In conclusion, the digital shift has the potential to revolutionize the manufacturing sector by improving efficiency, productivity, quality and even product customization. Smart automation, the IoT, VR and AR are key technologies that will fuel this shift. Manufacturers who embrace these technologies and invest in the digital shift will gain a significant competitive advantage. According to a Deloitte study, manufacturers that adopt digital technologies are seeing income growth of up to twice as much as those that don’t.[5] The digital shift is not an end, however. It’s a tool. Manufacturers must maintain a clear vision of the industry they want tomorrow: an innovative industry that is mindful of environmental and social issues. Thanks to these technologies, every organization and every person can make informed choices and still keep humans at the heart of our decisions.

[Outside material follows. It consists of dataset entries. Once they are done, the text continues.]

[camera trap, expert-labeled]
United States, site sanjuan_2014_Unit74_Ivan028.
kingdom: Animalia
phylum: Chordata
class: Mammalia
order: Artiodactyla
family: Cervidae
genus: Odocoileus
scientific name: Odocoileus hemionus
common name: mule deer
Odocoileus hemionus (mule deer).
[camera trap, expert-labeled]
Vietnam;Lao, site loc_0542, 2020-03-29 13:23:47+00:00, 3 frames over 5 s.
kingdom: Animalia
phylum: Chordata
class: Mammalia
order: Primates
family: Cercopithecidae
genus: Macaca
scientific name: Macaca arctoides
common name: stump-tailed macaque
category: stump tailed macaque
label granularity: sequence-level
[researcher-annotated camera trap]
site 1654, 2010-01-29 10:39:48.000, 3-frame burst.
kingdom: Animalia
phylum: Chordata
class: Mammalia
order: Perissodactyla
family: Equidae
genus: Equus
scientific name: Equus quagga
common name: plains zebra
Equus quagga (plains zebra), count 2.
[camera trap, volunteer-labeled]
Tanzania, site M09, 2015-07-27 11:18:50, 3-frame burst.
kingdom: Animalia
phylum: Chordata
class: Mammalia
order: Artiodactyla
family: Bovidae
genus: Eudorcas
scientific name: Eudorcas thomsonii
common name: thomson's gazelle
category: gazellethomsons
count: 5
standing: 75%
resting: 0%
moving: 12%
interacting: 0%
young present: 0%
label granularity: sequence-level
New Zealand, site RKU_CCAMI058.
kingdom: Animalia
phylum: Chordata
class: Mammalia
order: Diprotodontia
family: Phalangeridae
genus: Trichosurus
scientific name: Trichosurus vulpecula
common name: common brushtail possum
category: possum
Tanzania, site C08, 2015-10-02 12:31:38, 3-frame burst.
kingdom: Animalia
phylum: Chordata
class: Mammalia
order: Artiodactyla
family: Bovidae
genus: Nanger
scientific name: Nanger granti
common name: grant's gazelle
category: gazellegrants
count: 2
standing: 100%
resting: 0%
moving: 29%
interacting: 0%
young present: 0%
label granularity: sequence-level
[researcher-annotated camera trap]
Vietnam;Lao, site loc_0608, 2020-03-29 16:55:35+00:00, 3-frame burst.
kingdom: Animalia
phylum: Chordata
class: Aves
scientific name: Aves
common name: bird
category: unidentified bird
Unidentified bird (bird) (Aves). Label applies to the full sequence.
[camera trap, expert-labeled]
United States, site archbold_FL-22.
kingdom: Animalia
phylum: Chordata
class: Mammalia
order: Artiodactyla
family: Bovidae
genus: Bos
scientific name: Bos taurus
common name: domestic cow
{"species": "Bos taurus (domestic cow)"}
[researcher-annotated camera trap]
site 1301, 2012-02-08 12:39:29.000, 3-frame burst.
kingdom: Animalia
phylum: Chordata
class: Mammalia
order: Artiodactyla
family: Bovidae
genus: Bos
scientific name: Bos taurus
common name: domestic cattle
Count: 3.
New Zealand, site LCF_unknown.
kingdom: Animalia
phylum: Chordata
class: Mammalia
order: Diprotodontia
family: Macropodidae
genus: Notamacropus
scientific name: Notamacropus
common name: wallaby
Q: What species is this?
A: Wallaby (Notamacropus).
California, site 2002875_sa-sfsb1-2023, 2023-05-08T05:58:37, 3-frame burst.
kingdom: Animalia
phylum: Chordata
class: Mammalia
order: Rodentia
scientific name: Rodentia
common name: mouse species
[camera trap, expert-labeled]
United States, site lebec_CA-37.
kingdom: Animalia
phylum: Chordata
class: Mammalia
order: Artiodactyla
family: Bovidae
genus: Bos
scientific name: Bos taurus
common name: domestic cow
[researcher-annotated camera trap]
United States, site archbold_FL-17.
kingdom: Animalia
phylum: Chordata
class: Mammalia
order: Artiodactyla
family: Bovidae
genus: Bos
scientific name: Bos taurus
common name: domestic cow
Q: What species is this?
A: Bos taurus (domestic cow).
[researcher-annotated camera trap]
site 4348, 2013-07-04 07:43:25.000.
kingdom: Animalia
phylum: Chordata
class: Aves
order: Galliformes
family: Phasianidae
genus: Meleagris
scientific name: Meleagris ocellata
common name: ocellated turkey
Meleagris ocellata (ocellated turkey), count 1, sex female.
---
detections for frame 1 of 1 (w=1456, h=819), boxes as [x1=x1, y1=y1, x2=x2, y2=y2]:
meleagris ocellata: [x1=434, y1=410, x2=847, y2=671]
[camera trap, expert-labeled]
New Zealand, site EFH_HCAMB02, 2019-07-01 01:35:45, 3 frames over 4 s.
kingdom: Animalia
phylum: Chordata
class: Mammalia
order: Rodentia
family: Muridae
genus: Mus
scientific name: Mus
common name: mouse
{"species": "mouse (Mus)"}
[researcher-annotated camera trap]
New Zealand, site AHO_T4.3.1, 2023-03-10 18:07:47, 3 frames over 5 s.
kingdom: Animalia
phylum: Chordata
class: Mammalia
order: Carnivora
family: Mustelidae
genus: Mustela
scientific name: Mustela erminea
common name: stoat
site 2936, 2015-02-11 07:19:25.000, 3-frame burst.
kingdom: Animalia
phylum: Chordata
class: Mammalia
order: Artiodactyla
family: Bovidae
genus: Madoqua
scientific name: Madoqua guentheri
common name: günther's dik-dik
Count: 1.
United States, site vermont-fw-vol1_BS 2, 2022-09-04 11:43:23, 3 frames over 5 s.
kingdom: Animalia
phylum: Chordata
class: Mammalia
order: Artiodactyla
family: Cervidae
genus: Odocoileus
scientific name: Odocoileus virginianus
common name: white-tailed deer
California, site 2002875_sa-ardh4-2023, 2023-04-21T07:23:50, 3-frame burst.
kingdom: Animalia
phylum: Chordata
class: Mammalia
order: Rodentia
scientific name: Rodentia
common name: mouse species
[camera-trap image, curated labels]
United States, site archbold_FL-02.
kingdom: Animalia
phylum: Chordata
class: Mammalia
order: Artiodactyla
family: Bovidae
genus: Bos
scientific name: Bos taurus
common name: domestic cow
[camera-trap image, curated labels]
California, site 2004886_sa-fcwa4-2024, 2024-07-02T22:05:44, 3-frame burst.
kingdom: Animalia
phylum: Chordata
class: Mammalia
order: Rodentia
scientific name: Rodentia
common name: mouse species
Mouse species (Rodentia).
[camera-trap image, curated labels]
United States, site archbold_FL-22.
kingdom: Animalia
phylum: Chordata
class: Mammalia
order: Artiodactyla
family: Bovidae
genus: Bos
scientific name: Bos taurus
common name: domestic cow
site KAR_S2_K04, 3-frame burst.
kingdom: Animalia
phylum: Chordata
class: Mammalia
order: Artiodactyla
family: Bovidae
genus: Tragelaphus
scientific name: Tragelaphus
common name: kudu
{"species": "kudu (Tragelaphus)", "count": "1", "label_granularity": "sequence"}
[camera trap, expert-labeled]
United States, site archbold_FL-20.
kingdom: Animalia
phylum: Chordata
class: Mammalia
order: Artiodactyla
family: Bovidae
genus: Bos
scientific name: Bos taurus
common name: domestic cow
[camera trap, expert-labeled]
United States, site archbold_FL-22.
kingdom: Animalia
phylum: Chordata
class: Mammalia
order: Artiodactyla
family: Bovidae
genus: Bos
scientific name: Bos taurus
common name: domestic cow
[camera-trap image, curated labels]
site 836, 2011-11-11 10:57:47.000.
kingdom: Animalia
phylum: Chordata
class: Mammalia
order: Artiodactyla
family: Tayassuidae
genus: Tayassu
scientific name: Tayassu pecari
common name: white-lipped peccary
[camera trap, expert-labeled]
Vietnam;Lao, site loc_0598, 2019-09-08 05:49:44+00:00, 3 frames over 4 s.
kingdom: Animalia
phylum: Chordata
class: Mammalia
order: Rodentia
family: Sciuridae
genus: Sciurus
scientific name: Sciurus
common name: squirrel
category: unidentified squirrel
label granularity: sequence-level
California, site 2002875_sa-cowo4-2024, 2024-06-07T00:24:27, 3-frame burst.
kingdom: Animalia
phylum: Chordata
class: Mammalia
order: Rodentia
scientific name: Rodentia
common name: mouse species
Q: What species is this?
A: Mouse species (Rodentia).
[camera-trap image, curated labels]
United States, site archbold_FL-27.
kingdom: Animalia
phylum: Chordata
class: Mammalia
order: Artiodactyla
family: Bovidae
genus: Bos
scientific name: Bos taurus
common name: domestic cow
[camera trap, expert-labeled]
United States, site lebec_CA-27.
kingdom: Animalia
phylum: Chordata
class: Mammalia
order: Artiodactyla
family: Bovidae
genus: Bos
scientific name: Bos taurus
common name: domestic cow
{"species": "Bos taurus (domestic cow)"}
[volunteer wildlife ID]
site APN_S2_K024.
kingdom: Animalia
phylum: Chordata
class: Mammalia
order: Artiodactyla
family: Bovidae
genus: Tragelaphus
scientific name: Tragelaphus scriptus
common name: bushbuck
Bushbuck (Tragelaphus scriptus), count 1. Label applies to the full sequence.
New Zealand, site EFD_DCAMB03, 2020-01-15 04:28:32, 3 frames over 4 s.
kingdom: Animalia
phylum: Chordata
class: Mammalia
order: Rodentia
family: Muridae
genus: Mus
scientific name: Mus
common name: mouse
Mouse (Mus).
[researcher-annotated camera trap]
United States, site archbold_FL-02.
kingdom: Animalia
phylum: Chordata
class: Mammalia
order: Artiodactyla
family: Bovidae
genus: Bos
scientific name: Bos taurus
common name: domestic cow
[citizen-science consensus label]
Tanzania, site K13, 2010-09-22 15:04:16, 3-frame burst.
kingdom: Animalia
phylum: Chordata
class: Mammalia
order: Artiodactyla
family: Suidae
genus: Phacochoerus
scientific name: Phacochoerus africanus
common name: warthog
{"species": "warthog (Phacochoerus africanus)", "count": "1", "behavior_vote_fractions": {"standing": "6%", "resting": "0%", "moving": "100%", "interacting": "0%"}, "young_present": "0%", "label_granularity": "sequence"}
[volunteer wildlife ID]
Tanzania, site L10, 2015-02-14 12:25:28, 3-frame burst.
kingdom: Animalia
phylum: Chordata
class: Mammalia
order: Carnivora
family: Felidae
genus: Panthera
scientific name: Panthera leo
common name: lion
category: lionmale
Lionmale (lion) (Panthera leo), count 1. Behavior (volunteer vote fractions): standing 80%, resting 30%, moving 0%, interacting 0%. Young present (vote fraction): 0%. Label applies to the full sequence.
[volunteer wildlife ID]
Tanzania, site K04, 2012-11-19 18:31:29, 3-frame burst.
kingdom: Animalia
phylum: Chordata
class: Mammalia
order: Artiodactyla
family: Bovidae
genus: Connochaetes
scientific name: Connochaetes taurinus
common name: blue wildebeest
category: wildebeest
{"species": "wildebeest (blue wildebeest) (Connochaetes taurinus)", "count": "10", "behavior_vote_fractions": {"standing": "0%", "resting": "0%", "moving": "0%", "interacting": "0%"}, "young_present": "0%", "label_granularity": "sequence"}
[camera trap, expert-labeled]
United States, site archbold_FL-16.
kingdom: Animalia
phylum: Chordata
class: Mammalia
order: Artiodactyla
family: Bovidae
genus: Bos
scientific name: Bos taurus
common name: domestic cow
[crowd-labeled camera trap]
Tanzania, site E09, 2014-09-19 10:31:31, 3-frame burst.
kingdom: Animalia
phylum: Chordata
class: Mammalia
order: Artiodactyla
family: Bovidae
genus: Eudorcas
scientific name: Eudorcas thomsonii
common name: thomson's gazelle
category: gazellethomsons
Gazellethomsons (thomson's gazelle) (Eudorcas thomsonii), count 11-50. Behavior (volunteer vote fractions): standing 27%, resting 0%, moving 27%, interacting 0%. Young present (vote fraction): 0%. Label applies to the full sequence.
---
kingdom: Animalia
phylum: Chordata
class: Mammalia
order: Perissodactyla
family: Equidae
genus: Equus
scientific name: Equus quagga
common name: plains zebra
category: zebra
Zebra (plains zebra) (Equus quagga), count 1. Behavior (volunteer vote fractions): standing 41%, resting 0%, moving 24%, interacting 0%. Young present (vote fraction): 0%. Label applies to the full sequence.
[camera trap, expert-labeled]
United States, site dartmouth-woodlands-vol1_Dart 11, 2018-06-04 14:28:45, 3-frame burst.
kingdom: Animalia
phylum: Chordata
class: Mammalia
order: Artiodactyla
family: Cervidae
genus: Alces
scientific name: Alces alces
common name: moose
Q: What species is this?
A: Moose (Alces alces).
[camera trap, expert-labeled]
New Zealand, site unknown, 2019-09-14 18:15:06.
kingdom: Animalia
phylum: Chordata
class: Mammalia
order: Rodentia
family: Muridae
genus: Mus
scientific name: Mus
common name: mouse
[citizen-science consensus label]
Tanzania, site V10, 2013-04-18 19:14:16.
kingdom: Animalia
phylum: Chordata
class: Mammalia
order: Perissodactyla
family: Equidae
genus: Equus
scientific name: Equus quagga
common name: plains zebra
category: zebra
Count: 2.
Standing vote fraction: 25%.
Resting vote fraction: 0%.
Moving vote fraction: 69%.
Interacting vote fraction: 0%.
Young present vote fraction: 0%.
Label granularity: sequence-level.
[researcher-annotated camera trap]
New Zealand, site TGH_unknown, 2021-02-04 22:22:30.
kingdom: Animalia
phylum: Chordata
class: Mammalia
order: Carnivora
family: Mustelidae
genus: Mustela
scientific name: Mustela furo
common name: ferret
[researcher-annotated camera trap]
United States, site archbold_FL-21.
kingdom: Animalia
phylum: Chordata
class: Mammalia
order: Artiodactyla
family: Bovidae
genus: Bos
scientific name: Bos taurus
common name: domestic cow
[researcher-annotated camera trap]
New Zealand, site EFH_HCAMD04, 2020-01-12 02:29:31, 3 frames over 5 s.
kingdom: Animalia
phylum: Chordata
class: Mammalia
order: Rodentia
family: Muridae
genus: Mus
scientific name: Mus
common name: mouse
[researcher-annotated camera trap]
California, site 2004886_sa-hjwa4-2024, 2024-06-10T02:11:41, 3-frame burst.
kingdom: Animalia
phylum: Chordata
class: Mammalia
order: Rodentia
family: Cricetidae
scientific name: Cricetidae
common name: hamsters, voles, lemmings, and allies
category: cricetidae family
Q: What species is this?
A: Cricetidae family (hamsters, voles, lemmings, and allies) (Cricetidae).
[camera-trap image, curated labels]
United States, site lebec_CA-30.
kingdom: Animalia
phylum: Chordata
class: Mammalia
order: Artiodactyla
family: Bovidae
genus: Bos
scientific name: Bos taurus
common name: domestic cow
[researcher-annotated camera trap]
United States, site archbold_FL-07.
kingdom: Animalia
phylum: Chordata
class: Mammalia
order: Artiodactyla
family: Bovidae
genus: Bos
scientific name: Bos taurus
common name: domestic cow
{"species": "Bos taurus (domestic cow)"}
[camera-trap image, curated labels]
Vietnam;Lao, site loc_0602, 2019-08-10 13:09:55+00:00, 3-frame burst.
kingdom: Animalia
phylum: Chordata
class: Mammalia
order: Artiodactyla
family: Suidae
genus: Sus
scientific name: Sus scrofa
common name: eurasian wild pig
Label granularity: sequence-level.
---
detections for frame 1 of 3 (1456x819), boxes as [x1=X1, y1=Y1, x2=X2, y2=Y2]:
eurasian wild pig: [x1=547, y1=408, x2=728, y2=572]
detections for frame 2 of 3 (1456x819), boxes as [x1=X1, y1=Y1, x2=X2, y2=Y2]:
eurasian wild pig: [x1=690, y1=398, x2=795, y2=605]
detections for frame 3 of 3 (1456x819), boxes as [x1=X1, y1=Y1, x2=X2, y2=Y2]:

  1. McKinsey & Company, “Preparing for the next normal via digital manufacturing’s scaling potential” (2020). 
  2. PwC, “Connected and ready: Manufacturing industry trends 2019” (2019).
  3. Capgemini Research Institute, ” RESKILLING IN THE 21ST CENTURY – WHERE WE ARE NOW, AND WHERE WE’RE HEADING ” (2019). 
  4. Deloitte, “2018 Deloitte and The Manufacturing Institute skills gap and future of work study” (2018). 
  5. Deloitte, “The Fourth Industrial Revolution: At the intersection of readiness and responsibility” (2018).